A recent article (Inflamm Bowel Dis 2014; 20: 2132-41) reviews the best available evidence on anti-TNF therapies. This article emerged from a Cochrane collaboration session at Digestive Diseases Week (DDW) in 2013.
Key points:
- “There is insufficient evidence to recommend ECI (early combined immunosuppression)) for every newly diagnosed patient, although it may be justifiable in some “high-risk” patients.”
- With Crohn’s disease, combination of infliximab and azathioprine significantly improved remission, steroid-free remission, and mucosal healing rates compared with infliximab alone.
- “A recent Cochrane review has shown that infliximab, adalimumab, and certolizumab are all effective…The choice of TNF-α antagonist depends on adherence, patient preference, mode of delivery, and cost.“
- Elective switching of TNF-α antagonists: in patients who are doing well, elective switching “may be associated with loss of both tolerance and efficacy.” “Dose intensification or early treatment termination was observed in 47% of patients who switched to adalimumab after an ongoing response to scheduled maintenance infliximab therapy compared with 16% of patients who remained on infliximab maintenance therapy.” 28% of ADA patients discontinued therapy compared with 2% of IFX patients.

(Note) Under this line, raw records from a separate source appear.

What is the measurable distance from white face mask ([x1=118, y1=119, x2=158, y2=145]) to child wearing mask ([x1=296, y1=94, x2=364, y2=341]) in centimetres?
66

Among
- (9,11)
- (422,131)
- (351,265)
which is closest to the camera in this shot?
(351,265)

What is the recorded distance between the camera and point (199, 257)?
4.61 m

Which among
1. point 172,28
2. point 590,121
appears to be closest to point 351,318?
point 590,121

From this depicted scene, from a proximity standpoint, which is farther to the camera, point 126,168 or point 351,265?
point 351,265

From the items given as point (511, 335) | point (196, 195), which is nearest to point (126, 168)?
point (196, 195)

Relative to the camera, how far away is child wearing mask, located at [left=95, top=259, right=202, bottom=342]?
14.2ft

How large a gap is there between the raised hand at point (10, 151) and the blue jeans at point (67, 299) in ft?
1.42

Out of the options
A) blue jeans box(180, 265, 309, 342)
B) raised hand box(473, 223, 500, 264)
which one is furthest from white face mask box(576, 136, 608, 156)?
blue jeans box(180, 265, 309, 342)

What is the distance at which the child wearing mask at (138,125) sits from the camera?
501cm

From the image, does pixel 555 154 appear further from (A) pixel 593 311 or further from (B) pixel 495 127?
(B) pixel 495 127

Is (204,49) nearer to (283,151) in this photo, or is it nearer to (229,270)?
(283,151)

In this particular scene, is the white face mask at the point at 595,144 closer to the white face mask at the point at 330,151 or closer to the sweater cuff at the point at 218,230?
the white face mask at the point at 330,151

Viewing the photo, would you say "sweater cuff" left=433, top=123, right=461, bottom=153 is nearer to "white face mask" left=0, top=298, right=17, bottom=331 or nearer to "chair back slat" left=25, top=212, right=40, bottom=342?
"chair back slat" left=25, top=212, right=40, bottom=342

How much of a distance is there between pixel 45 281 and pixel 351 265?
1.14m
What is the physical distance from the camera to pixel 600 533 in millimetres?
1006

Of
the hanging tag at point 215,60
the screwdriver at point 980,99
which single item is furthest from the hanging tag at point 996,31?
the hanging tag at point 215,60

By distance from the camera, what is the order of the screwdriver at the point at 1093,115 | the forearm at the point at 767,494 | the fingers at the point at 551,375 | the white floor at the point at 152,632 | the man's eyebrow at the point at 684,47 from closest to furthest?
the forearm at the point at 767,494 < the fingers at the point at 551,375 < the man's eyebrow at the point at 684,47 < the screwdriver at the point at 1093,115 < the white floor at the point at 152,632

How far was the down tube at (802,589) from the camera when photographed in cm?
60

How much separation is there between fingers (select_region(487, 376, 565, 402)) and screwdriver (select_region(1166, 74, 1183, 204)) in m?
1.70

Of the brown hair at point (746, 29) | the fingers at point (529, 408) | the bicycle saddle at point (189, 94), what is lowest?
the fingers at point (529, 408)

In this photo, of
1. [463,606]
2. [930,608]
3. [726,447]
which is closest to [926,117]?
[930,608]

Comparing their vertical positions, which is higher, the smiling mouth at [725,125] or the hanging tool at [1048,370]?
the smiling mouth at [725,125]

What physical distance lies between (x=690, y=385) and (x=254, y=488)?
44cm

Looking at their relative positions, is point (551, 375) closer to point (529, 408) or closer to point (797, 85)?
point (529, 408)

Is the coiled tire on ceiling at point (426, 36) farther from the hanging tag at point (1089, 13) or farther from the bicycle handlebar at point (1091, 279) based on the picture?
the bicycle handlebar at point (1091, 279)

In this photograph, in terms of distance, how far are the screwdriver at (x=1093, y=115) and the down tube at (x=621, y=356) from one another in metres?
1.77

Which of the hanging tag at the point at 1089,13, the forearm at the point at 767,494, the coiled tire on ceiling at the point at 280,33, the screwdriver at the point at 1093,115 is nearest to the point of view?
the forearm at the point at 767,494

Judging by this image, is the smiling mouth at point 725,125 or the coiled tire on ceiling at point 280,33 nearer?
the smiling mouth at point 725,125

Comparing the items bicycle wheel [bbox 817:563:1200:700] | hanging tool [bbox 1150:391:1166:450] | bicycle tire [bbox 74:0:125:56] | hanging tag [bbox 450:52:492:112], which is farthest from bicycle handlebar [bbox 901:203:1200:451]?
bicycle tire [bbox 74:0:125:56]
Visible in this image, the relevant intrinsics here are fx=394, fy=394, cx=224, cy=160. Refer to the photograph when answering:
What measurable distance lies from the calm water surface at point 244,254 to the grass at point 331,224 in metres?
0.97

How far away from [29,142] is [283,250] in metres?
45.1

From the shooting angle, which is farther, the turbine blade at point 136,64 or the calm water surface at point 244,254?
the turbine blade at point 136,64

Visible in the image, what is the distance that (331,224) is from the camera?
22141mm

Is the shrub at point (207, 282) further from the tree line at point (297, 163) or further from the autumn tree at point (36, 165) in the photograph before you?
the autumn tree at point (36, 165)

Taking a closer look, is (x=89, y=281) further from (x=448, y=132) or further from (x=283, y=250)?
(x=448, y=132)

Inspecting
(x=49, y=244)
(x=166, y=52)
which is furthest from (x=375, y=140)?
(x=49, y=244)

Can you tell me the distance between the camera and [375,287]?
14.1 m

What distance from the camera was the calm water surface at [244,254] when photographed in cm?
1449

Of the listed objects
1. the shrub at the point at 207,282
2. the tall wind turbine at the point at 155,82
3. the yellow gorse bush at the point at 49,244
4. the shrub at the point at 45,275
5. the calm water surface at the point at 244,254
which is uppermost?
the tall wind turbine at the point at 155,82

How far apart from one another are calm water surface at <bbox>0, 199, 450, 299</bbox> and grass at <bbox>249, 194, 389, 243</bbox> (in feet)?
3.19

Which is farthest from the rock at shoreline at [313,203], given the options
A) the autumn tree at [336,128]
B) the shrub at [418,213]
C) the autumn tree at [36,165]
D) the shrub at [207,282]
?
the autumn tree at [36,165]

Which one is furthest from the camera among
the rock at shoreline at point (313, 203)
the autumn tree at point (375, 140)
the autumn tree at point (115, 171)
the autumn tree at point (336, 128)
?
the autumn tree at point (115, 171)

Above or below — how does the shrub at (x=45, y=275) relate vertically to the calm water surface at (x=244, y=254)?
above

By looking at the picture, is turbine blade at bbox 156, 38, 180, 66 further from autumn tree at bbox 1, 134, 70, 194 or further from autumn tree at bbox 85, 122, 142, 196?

- When to stop therapy: among patients in deep remission >6 months who stopped, relapse occurred in 43.9% over 1 year.
- Patients who take thiopurines or biologics (IFX or ADA) have an increased risk of nonmelanoma skin cancer. Odds ratio, compared to controls, as high as 6.75 for combination therapy (>365 days).
- Lymphoma: the Cochrane review “found no statistically significant difference in the incidence of lymphoma between biologics and control treatment…and data from the TREAT registry also demonstrated no apparent signal for TNF-α antagonist (i.e. infliximab)-related lymphoma or overall malignancy.”
- There has been incremental risk of Non-Hodgkin’s lymphoma and hepatosplenic T-cell lymphoma with azathioprine (thiopurines).
Related blog posts:
Other articles briefly noted:
Inflamm Bowel Dis 2014; 20: 2142-50. “Approach and management of patients with chronic hepatitis B and hepatitis C during the course of inflammatory bowel disease.”
Inflamm Bowel Dis 2014; 20: 2151-56. Use of cyclosporin and tacrolimus in inflammatory bowel disease. Checking hepatitis B surface antigen, surface antibody, and core antibody are recommended at the time of diagnosis of IBD. Algorithm for managing hepatitis B serology is given in Figure 1.